The fourth annual Nowruz celebration hosted by Dr. Moridi
|Dr. Reza Moridi, Premier Dalton McGuinty in a photo with the volunteers who with their efforts had made the event possible.|
For three hours, attendees of the fourth annual Nowruz celebration at Queen’s Park gathered at the St. Lawrence lounge of the Macdonald building and shared one of the oldest cultural traditions of ancient Iran.
The event, hosted by Richmond Hill MPP Dr. Reza Moridi, featured several Liberal Party MPPs, prominent members of the Iranian-Canadian community throughout the GTA, representatives from other cultures that celebrate the holiday and the guest of honor, Ontario Premier Dalton McGuinty.
Joining the tea drinking Iranians were several of Moridi’s Liberal supporters, including Ontario Members of Parliament Eric Hoskins, Gerry Philips, Glen Murray and Kathleen Wynne along with Richmond Hill city councilor Godwin Chan.
Tea and Iranian desserts were consumed around an artistic “Haft-Seen Table,” a table with seven items that start with the letter S.
The seven items, Sabzeh (lentil sprouts), Samanu (Iranian pudding), Seeb (apple), Senjed (dry fruit), Seer (galic), Somaq (Sumac spice), and Serkeh (vinegar), represent the seven angelic heralds of life-rebirth, health, happiness, prosperity, joy, patience and beauty.
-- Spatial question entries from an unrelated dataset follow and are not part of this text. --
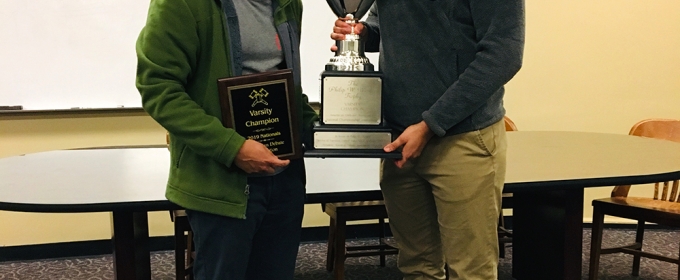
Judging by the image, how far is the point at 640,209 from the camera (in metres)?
2.47

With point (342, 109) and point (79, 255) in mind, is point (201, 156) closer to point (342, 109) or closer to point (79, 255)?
point (342, 109)

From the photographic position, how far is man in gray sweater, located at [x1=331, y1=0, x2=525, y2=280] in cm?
A: 121

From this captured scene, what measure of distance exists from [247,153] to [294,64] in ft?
0.89

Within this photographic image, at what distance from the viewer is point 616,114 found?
11.6 feet

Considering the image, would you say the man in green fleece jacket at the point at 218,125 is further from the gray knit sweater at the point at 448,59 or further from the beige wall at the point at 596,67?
the beige wall at the point at 596,67

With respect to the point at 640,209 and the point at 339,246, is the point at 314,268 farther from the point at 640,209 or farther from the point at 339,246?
the point at 640,209

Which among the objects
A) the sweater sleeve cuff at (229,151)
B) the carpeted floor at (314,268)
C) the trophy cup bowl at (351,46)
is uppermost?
the trophy cup bowl at (351,46)

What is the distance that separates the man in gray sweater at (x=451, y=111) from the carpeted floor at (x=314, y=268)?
1523 mm

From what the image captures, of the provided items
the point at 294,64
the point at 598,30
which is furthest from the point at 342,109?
the point at 598,30

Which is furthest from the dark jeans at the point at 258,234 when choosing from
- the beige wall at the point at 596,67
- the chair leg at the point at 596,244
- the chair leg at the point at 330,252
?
the beige wall at the point at 596,67

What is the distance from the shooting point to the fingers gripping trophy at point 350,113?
132cm

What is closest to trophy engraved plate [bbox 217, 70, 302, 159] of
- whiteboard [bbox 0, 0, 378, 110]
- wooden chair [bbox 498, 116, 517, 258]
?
wooden chair [bbox 498, 116, 517, 258]

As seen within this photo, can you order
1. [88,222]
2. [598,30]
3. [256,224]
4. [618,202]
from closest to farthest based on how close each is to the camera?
1. [256,224]
2. [618,202]
3. [88,222]
4. [598,30]

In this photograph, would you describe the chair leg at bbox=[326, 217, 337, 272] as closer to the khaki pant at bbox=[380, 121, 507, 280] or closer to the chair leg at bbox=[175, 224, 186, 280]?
the chair leg at bbox=[175, 224, 186, 280]
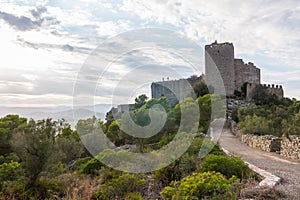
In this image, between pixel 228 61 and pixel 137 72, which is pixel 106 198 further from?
pixel 228 61

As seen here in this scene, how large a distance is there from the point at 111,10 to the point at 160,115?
5222 mm

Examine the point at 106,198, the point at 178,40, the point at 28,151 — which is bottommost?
the point at 106,198

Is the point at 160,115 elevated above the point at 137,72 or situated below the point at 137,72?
below

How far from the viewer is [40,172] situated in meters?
7.29

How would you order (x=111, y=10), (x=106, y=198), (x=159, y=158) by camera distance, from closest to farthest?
(x=106, y=198), (x=159, y=158), (x=111, y=10)

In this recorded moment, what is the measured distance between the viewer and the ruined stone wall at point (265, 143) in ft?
42.3

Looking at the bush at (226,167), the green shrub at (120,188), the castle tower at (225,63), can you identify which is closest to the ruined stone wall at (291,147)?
the bush at (226,167)

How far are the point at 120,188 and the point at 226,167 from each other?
245cm

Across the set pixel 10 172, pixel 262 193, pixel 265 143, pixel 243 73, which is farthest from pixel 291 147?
pixel 243 73

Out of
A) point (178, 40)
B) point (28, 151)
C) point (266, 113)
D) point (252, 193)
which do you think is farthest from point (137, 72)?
point (266, 113)

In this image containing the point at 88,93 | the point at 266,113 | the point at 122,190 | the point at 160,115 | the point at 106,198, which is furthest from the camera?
the point at 266,113

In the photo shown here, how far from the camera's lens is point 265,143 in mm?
13438

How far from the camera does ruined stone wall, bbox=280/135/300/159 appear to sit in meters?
10.8

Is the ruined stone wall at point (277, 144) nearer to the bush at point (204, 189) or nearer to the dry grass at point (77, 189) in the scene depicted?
the bush at point (204, 189)
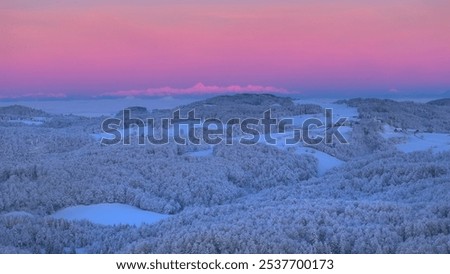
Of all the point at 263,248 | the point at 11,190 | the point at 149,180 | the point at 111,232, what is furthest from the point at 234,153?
the point at 263,248

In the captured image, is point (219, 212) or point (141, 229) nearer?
point (141, 229)

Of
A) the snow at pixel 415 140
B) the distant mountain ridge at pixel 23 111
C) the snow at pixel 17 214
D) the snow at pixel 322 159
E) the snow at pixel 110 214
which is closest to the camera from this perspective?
the snow at pixel 17 214

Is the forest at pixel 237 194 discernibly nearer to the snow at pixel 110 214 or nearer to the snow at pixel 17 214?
the snow at pixel 17 214

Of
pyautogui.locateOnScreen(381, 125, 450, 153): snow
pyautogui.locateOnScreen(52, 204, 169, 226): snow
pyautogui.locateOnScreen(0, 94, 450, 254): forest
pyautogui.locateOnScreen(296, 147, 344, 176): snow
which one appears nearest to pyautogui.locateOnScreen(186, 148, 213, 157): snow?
pyautogui.locateOnScreen(0, 94, 450, 254): forest

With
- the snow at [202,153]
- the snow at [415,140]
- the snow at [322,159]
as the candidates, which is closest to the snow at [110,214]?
the snow at [202,153]

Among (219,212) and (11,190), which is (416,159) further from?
(11,190)

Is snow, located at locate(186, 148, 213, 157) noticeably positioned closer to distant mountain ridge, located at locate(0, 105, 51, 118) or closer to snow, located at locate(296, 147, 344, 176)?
snow, located at locate(296, 147, 344, 176)

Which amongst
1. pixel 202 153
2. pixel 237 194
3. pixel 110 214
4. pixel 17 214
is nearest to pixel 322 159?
pixel 202 153
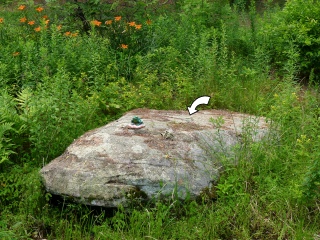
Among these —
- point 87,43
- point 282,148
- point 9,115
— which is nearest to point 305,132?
point 282,148

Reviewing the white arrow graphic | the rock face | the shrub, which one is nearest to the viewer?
the rock face

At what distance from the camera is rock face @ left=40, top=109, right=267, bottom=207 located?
4.03 metres

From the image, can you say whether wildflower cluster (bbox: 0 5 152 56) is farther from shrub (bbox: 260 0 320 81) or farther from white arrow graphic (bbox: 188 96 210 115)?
shrub (bbox: 260 0 320 81)

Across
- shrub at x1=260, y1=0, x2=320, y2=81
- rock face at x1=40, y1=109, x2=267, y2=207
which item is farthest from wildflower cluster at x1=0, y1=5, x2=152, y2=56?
rock face at x1=40, y1=109, x2=267, y2=207

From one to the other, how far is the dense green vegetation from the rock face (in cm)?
13

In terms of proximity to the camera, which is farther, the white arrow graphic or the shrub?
the shrub

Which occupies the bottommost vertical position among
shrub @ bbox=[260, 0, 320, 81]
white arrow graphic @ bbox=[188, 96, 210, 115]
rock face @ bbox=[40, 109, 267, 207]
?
white arrow graphic @ bbox=[188, 96, 210, 115]

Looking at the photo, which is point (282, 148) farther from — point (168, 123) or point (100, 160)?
point (100, 160)

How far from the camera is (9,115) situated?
4684 millimetres

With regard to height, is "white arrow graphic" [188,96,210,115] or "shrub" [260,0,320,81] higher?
"shrub" [260,0,320,81]

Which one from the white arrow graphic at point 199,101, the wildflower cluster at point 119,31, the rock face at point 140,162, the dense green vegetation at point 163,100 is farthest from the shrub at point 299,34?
the rock face at point 140,162

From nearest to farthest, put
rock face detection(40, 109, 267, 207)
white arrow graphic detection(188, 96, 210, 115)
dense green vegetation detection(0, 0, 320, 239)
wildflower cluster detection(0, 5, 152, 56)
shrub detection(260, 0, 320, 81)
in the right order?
dense green vegetation detection(0, 0, 320, 239) < rock face detection(40, 109, 267, 207) < white arrow graphic detection(188, 96, 210, 115) < shrub detection(260, 0, 320, 81) < wildflower cluster detection(0, 5, 152, 56)

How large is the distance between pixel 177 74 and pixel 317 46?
6.37ft

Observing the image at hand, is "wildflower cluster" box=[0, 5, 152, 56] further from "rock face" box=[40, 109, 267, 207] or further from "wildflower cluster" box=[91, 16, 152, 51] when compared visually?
"rock face" box=[40, 109, 267, 207]
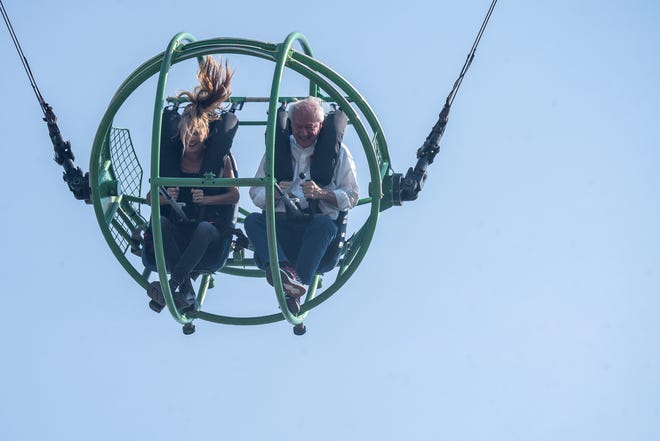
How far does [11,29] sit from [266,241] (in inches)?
112

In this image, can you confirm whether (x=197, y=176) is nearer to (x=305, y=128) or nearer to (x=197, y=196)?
(x=197, y=196)

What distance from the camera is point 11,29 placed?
13.3m

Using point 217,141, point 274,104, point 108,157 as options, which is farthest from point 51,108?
point 274,104

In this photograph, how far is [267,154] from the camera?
1190 cm

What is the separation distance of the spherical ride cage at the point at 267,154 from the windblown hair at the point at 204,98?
0.61 feet

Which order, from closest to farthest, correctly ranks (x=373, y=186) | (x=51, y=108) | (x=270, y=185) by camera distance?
1. (x=270, y=185)
2. (x=373, y=186)
3. (x=51, y=108)

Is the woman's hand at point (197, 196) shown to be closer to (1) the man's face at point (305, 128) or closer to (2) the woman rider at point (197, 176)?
(2) the woman rider at point (197, 176)

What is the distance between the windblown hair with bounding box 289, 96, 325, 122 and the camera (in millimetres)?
13094

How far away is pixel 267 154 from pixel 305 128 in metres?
1.28

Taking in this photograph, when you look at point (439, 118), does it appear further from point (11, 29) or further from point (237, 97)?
point (11, 29)

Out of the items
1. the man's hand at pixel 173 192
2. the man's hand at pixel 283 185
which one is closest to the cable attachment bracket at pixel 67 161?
the man's hand at pixel 173 192

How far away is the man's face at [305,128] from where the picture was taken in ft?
42.9

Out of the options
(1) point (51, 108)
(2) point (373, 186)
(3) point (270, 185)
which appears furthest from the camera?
(1) point (51, 108)

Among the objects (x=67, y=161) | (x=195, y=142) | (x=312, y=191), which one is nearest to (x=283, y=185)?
(x=312, y=191)
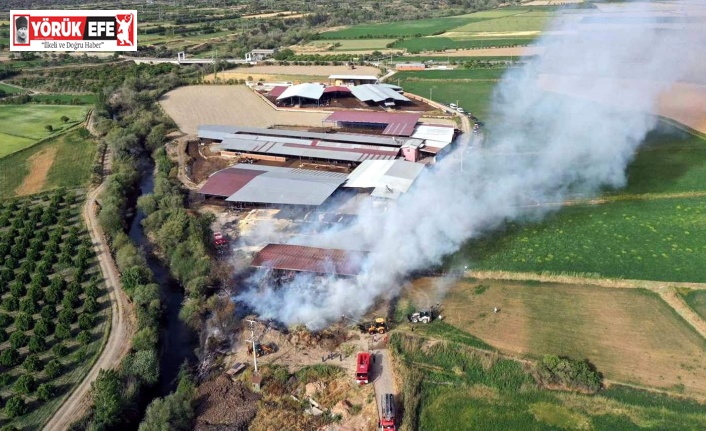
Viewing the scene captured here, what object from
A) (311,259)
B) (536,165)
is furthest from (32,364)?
(536,165)

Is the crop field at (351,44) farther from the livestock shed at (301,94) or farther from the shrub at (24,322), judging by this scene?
the shrub at (24,322)

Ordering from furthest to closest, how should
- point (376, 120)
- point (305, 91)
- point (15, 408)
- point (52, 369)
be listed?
1. point (305, 91)
2. point (376, 120)
3. point (52, 369)
4. point (15, 408)

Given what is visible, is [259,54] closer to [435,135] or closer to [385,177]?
[435,135]

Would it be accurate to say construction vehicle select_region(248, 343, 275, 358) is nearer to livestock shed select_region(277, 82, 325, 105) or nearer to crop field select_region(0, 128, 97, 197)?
crop field select_region(0, 128, 97, 197)

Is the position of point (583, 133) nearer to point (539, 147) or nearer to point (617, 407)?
point (539, 147)

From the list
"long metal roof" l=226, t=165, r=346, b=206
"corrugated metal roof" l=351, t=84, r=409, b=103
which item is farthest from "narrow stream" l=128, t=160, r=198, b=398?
"corrugated metal roof" l=351, t=84, r=409, b=103

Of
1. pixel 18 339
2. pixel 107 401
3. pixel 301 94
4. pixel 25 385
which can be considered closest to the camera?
pixel 107 401
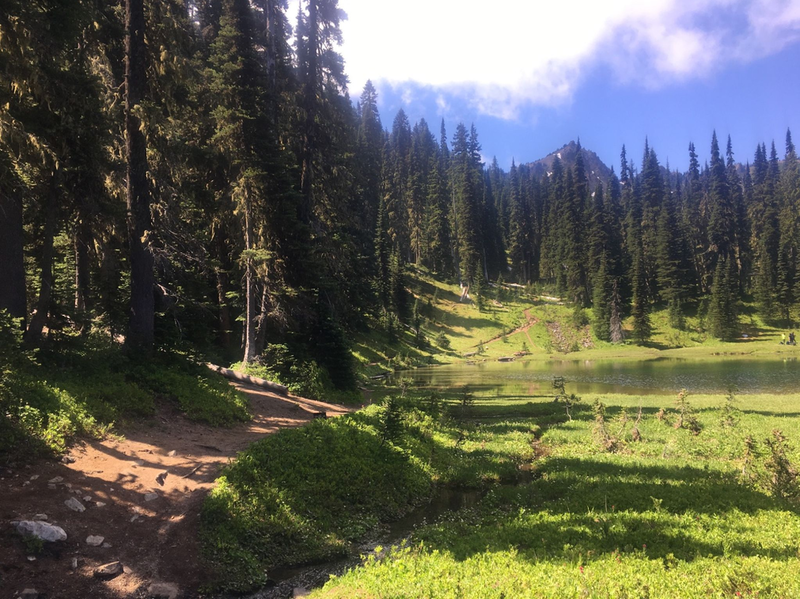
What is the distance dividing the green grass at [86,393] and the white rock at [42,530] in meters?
1.81

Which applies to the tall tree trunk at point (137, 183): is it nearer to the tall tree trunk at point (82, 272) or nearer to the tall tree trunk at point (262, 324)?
the tall tree trunk at point (82, 272)

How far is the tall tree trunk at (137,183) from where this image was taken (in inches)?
543

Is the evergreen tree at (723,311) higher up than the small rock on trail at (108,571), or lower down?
higher up

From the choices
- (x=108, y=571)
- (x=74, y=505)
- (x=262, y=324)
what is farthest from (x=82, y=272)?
(x=108, y=571)

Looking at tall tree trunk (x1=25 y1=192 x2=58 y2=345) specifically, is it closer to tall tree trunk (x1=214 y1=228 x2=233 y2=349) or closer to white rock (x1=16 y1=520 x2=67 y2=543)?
white rock (x1=16 y1=520 x2=67 y2=543)

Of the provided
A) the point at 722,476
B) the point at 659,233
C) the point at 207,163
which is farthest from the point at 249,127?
the point at 659,233

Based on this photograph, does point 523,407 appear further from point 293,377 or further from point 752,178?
point 752,178

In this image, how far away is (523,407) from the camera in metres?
24.8

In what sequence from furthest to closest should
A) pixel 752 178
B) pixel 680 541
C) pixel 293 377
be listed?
pixel 752 178, pixel 293 377, pixel 680 541

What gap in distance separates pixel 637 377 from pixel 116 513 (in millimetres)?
44450

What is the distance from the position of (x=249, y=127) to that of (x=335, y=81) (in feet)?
28.6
The evening began with greetings from the popular Haji Firuz, a character who reminds Iranians of the coming New Year by hitting the streets with his tambourine and giving glad tidings with song and dance.
The event continued with a poem written and recited by Amoo Nowruz, the older, wiser mythical character who is said to usher in the New Year. Unlike his sidekick, Hajji Firuz, Amoo Nowruz gives out gifts on the eve of the vernal equinox much like his Western counterpart, Santa Clause.
McGuinty gave a crowd pleasing speech after welcoming everyone by saying ‘saleh now mubarak,’ which is Farsi for happy new year. In his speech, the Premier touched on how the Iranian community in Ontario has added to the growth of the economy. He also showed awareness of Iran’s current societal issues when he finished his speech by reaching out to the citizens of Iran.
“It is my earnest wish that soon the people of Iran will come to know what you and I enjoy together here; the rich freedoms which are after all the birthright of people everywhere on this tiny planet that we share together,” he said.
McGuinty made the listeners chuckle when he lightheartedly gave thanks to a few ancient Persian innovations including windmills, banking, and the guitar before making a special request.
“This year, I’d like to ask Hajji Firuz for a big majority government,” McGuinty quipped.
This was the first year the two characters were featured at the event and they were received with great enthusiasm, especially from Don Mills MPP Kathleen Wynn, who received the most applause when introduced by Moridi.
“I think what it does is it allows a community to come together in a public space and strengthen a relationship with government,” said Wynn. “I really think it is such a rich culture that has been brought to Ontario so I feel very much at home.”
Nowruz has been celebrated for at least 3,000 years and is deeply rooted in the rituals and traditions of the Zoroastrian religion. Today, it is celebrated in Iran, Iraq, India, Afghanistan, Tajikestan, Uzbekistan, Azerbaijan, Kazakhstan, and Kyrgyzstan.
Toronto Iranians Community Group’s president Mohammad Sheikholeslami who was also in attendance said that the event is getting better every year, adding that non-Iranian participants are intrigued with the holiday.
“They are very interested in Haft-Seen and what it symbolizes,” he said. “To me, this is part of integrating into the Canadian society and bringing our culture, in this case, Nowruz, to the GTA community,” he continued.
Some of the participating cultural organizations included the Zoroastrian Society of Ontario, Ismaili Muslim Community in Ontario, and the Afghan-Canadian Senior Centre.
Dr. Moridi has made this event an annual one since his inception as Richmond Hill’s MPP in 2007, and was one of the main advocates for the motion to recognize Nowruz, before the House of Commons passed it on March 30, 2009.
Moridi is in the last year of his first term as Richmond Hill’s MPP, and will be a candidate for a second term. If he does win his second term, Iranian-Canadians will likely be celebrating up to four more Nowruz celebrations at Queen’s Park. Moridi is confident that the party will continue.
“I am 100 per cent sure that we will be here next year,” he said.